Work task →
Skip the pictures and copy all the data that follows exactly.

---+---

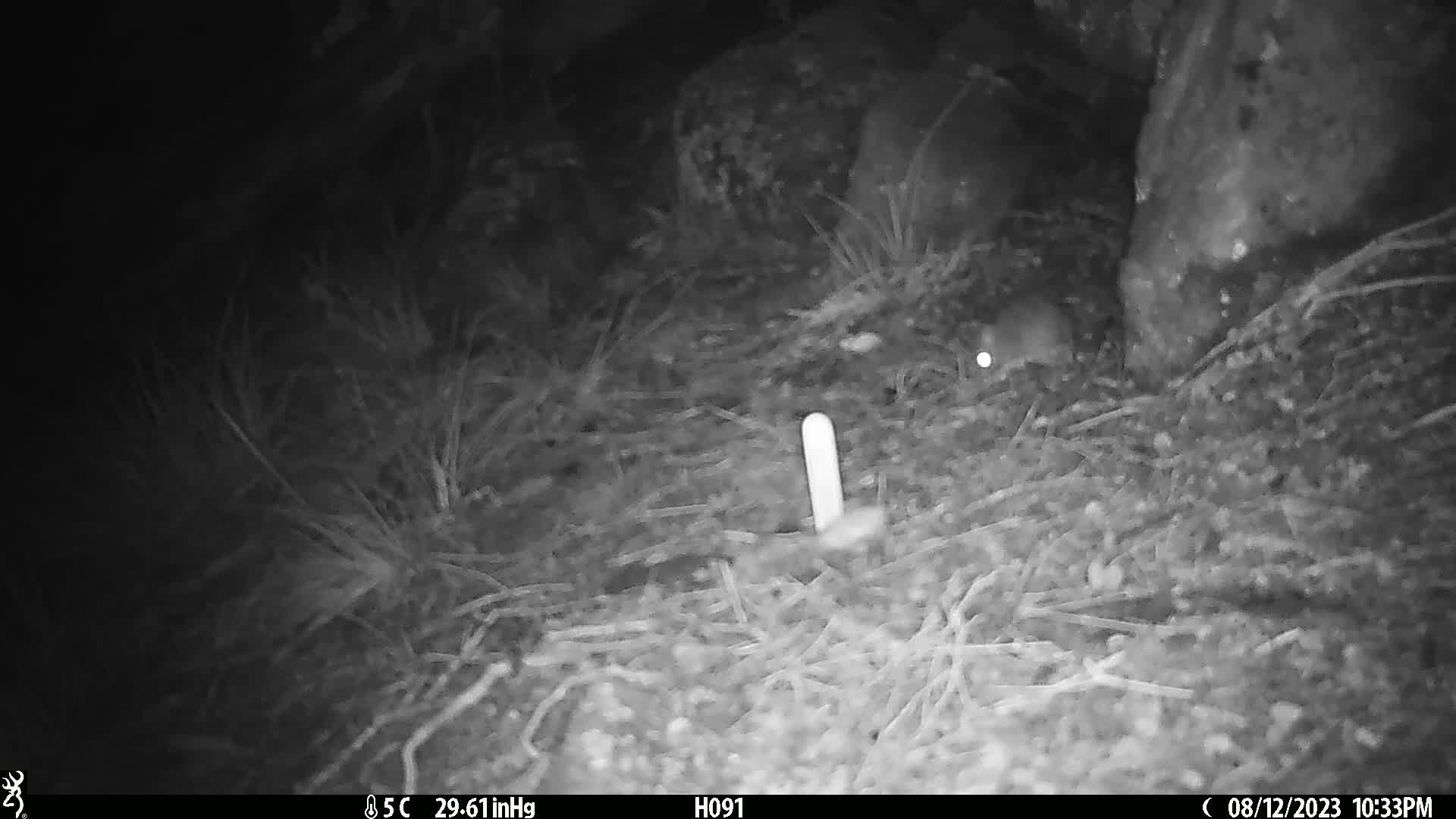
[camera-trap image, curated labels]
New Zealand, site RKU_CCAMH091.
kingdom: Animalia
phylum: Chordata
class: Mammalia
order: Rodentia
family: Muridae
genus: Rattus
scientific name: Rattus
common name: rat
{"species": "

---+---

Response box →
[camera-trap image, curated labels]
New Zealand, site RKU_CCAMH091.
kingdom: Animalia
phylum: Chordata
class: Mammalia
order: Rodentia
family: Muridae
genus: Rattus
scientific name: Rattus
common name: rat
{"species": "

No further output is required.